Spatial reasoning question data
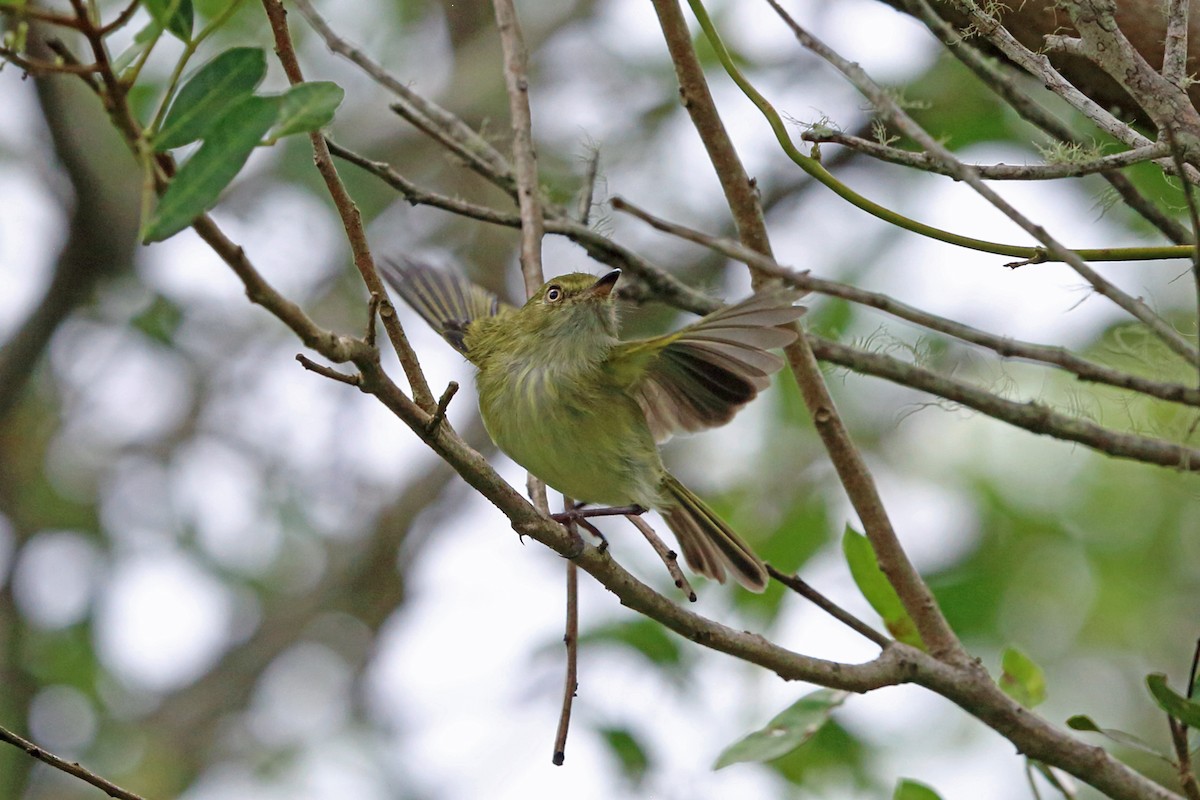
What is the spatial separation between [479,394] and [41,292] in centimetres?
280

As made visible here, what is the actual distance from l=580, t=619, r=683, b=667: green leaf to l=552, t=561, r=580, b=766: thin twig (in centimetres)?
108

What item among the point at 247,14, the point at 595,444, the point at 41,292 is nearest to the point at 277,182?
the point at 247,14

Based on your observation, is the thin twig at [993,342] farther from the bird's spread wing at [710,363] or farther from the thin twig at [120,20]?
the thin twig at [120,20]

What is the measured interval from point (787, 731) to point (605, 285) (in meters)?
1.46

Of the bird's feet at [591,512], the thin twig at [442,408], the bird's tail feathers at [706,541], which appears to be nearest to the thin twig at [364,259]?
the thin twig at [442,408]

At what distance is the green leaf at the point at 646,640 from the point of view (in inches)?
147

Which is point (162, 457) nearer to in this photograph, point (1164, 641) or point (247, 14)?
point (247, 14)

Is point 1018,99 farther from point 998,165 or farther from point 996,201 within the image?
point 996,201

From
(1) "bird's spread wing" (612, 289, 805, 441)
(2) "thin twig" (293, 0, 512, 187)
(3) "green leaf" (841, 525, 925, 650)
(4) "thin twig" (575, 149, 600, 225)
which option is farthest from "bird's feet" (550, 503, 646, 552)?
(2) "thin twig" (293, 0, 512, 187)

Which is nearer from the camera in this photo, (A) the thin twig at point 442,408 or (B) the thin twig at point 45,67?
(B) the thin twig at point 45,67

OBJECTIVE:
Reproduce all the records, with every "green leaf" changed to "broad leaf" and everything else unchanged. Leave the pictures out.

TASK OUTPUT:
What is the spatial separation between [479,394] and [41,292] in centimetres?
280

As made visible here, what is the actual distance from l=580, t=619, r=683, b=667: broad leaf to l=552, t=561, r=580, b=766: thin twig (in centimetres)?
108

What item among the point at 247,14, the point at 595,444, the point at 41,292 is nearest to the point at 277,182?
the point at 247,14

Based on your observation, is the thin twig at [993,342] farther from the bird's spread wing at [710,363] or farther from the thin twig at [120,20]?
the thin twig at [120,20]

What is the measured interval from point (787, 731) to point (605, 285) (in meters)?
1.46

Of the bird's feet at [591,512], the thin twig at [442,408], the bird's tail feathers at [706,541], which appears to be nearest to the thin twig at [364,259]?
the thin twig at [442,408]

At what distance is the broad leaf at the point at 646,640 from the point of view (in inches)?
147

Which is point (162, 457) nearer to in this photograph, point (1164, 641) or point (247, 14)?
point (247, 14)

Is point 1018,99 farther from point 998,165 or farther from point 996,201 within the image?
point 996,201

From
(1) "bird's spread wing" (612, 289, 805, 441)
(2) "thin twig" (293, 0, 512, 187)
(3) "broad leaf" (841, 525, 925, 650)
(4) "thin twig" (575, 149, 600, 225)
which option is farthest from "bird's feet" (550, 503, 646, 552)?
(2) "thin twig" (293, 0, 512, 187)

Which is nearer from the camera in this photo, (A) the thin twig at point 442,408 or (B) the thin twig at point 45,67?
(B) the thin twig at point 45,67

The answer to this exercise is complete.